(SUPPLIED INFORMATION begins)
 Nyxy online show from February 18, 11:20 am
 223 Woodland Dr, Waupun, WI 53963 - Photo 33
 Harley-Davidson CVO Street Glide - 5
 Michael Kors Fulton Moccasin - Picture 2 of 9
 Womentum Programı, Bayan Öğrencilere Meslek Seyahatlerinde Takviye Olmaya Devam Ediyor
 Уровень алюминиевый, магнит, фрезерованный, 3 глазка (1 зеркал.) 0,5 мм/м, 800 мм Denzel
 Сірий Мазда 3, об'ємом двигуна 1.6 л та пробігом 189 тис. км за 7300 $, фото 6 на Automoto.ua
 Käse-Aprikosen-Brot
(SUPPLIED INFORMATION ends)
*WHAT THE EXERCISE ASKS:*
Select every line in the rows above that contains the word "Kors", keeping in mind that case counts.

*SOLVED PROBLEM:*
 Michael Kors Fulton Moccasin - Picture 2 of 9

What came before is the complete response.